Chaos Monkey (Netflix, 2010): one of the original chaos engineering tools. Randomly kills EC2 instances during business hours to ensure Netflix engineers build services that tolerate instance failure. Part of the Simian Army (a collection of chaos tools). Key vocabulary: 'opt-in chaos,' 'random termination,' 'resilience validation.' Chaos Monkey is intentionally simple — it does one thing (terminate instances) well.
2 / 5
What distinguishes Gremlin from open-source chaos tools in the vocabulary?
Gremlin vocabulary: 'attack' (a specific chaos fault), 'attack catalog' (library of fault types), 'target' (which hosts/containers to attack), 'scenario' (composed multi-step experiment). Gremlin's differentiators: broad fault library, halt button (stop all attacks instantly), RBAC, compliance reporting, and integrations with PagerDuty/Datadog. Compared to DIY tools, Gremlin reduces the engineering overhead of building and operating chaos infrastructure.
3 / 5
What is AWS Fault Injection Simulator (FIS) in chaos engineering vocabulary?

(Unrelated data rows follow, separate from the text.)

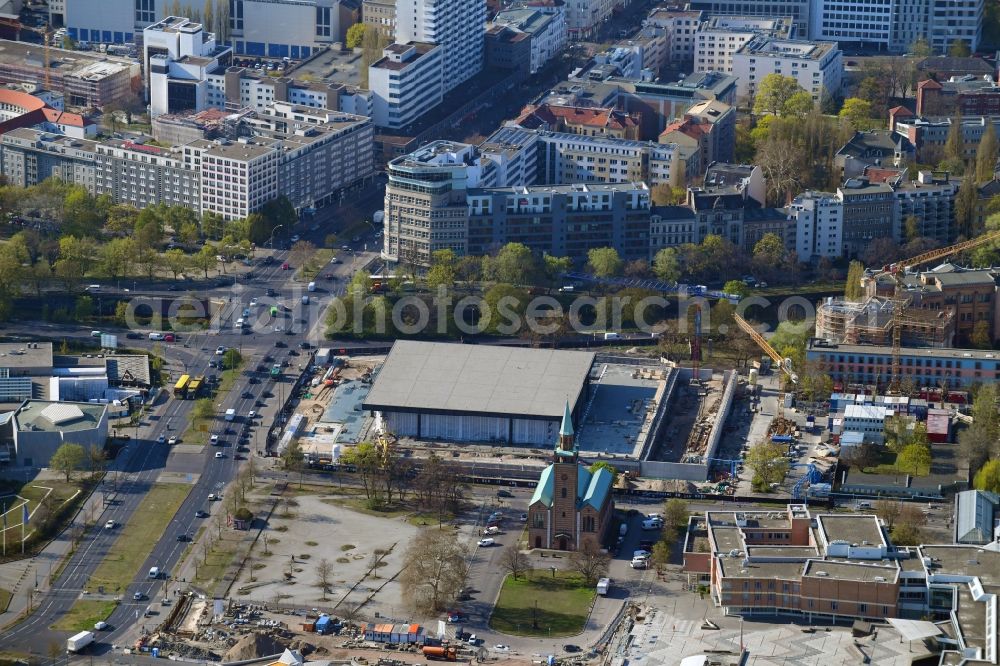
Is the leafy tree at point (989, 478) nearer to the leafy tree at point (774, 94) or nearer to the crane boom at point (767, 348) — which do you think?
the crane boom at point (767, 348)

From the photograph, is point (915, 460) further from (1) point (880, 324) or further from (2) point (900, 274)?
(2) point (900, 274)

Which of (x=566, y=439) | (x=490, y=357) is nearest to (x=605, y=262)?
(x=490, y=357)

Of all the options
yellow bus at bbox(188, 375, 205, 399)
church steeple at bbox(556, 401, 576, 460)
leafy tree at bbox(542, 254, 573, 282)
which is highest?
church steeple at bbox(556, 401, 576, 460)

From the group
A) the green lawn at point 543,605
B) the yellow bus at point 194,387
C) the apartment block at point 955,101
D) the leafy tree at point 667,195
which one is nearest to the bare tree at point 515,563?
the green lawn at point 543,605

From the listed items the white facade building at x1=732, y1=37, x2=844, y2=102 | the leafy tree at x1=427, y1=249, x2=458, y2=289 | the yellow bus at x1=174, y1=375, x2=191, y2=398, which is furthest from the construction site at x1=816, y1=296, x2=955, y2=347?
the white facade building at x1=732, y1=37, x2=844, y2=102

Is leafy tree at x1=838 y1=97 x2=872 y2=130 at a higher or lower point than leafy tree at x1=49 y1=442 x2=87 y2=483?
higher

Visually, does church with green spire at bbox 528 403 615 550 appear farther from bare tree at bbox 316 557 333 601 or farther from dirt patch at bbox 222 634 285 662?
dirt patch at bbox 222 634 285 662

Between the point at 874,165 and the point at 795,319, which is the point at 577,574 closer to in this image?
the point at 795,319
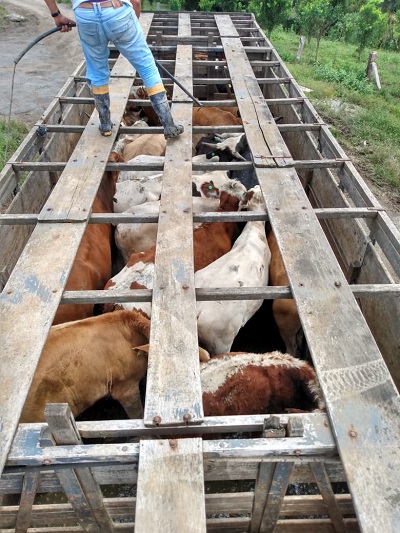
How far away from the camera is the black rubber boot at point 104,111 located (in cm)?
422

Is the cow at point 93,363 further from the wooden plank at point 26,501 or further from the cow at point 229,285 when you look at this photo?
the wooden plank at point 26,501

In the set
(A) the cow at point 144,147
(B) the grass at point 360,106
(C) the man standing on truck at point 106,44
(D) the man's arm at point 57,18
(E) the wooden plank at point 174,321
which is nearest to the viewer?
(E) the wooden plank at point 174,321

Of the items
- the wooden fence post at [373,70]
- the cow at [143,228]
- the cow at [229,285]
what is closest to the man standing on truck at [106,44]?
the cow at [143,228]

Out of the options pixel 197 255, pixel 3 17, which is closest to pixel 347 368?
pixel 197 255

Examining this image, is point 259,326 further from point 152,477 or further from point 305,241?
point 152,477

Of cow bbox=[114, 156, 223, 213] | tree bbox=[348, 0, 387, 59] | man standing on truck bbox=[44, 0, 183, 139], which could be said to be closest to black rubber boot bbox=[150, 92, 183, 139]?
man standing on truck bbox=[44, 0, 183, 139]

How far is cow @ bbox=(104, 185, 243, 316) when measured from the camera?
3.26 metres

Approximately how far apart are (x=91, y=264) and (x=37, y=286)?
1030 mm

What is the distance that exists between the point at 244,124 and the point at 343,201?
1.36 m

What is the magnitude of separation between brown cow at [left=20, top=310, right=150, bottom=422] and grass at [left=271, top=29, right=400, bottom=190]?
6.44 meters

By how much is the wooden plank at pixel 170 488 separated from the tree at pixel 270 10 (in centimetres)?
1893

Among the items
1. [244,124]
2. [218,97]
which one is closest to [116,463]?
[244,124]

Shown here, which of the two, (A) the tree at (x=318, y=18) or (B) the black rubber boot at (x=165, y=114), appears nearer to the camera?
(B) the black rubber boot at (x=165, y=114)

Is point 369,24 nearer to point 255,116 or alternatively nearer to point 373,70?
point 373,70
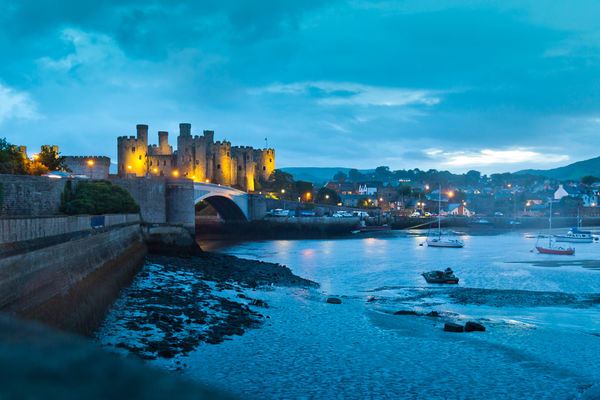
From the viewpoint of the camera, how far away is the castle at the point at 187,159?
7281cm

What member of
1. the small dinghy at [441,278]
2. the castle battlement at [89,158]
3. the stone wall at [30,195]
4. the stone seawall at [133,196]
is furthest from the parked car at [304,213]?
the stone wall at [30,195]

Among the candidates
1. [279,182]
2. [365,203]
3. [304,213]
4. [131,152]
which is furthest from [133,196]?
[365,203]

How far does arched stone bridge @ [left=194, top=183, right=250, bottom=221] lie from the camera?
47.5 m

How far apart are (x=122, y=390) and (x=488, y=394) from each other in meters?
10.1

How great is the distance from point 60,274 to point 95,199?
1739 centimetres

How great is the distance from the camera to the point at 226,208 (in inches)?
2405

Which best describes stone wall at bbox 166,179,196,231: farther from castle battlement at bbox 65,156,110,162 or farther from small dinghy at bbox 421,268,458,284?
Answer: castle battlement at bbox 65,156,110,162

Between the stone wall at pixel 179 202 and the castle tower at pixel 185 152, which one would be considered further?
the castle tower at pixel 185 152

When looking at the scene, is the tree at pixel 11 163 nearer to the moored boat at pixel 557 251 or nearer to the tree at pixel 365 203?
the moored boat at pixel 557 251

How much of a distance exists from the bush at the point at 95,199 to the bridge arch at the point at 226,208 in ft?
76.9

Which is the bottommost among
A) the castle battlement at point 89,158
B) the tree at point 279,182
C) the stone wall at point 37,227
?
the stone wall at point 37,227

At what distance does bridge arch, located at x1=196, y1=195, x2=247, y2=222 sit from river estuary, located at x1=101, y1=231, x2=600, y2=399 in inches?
1332

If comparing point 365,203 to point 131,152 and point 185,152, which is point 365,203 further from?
point 131,152

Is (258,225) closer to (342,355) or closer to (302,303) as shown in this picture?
(302,303)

AWS FIS vocabulary: 'experiment template' (defines targets, actions, stop conditions), 'action' (specific fault: aws:ec2:terminate-instances, aws:rds:failover-db-cluster), 'stop condition' (CloudWatch alarm that halts the experiment if metrics breach a threshold), 'target' (resource filter by tag/ARN/percent). FIS is tightly integrated with AWS — no agents needed for most AWS resource faults. Pairs well with CloudWatch dashboards for observing experiment impact.
4 / 5
What is LitmusChaos in the Kubernetes chaos engineering vocabulary?
LitmusChaos vocabulary: ChaosHub (catalog of pre-built experiments), ChaosEngine (links application to experiment), ChaosExperiment (defines the fault), ChaosResult (records outcome). Kubernetes-native: experiments are declared as YAML CRDs and executed by chaos operators. Supports pod-level faults (kill, CPU hog, memory hog), node faults (drain, taint), and network faults (packet loss, latency). CNCF sandbox project with active community.
5 / 5
What is 'runbook-as-code' in chaos engineering vocabulary?

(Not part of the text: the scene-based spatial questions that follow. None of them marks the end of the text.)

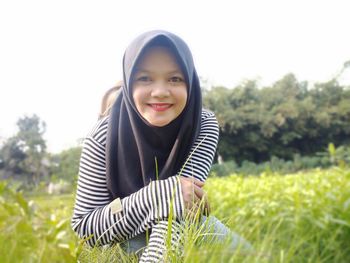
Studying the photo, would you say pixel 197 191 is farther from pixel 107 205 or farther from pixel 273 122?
pixel 273 122

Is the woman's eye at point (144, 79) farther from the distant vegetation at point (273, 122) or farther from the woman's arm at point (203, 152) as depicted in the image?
the distant vegetation at point (273, 122)

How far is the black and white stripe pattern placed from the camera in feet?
2.95

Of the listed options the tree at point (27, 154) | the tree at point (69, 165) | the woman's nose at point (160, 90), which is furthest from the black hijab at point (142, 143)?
the tree at point (27, 154)

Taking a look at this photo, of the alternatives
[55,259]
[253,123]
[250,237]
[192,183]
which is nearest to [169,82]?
[192,183]

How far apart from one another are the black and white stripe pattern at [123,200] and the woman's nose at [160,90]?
16cm

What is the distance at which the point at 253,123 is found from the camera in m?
16.4

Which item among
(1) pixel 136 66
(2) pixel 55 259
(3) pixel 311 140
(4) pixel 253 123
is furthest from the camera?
(3) pixel 311 140

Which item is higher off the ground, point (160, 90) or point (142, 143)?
point (160, 90)

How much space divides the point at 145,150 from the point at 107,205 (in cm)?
20

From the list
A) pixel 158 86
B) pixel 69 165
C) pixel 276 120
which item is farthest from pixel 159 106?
pixel 276 120

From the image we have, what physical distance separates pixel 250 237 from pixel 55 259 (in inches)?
10.8

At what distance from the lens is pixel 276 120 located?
1647cm

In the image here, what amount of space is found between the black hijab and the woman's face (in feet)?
0.20

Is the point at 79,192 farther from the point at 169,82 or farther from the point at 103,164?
the point at 169,82
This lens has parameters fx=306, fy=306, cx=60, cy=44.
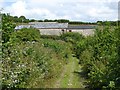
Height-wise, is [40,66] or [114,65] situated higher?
[114,65]

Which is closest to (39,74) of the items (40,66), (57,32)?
(40,66)

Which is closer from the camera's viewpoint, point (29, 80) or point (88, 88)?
point (29, 80)

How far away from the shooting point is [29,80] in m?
11.9

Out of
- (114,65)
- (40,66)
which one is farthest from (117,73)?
(40,66)

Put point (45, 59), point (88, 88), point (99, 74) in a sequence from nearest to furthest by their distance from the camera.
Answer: point (99, 74)
point (88, 88)
point (45, 59)

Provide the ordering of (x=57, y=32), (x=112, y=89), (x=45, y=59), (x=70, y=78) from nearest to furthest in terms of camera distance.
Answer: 1. (x=112, y=89)
2. (x=45, y=59)
3. (x=70, y=78)
4. (x=57, y=32)

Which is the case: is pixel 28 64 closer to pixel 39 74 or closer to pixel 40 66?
pixel 39 74

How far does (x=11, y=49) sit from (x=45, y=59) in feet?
14.2

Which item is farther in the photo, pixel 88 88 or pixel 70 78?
pixel 70 78

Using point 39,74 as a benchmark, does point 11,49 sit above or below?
above

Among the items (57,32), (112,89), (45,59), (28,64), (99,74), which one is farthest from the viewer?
(57,32)

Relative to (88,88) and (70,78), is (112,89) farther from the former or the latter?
(70,78)

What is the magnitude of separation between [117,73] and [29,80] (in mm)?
4102

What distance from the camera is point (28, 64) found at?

Runbook-as-code extends infrastructure-as-code principles to operational procedures: experiment definitions, hypothesis, target scope, stop conditions, rollback steps, and expected outcomes are all stored in version control alongside application code. Tools like Gremlin scenarios, AWS FIS templates, or Litmus ChaosEngine YAMLs implement this. Benefits: peer review via pull requests, repeatability, audit trail, CI/CD integration for automated resilience testing.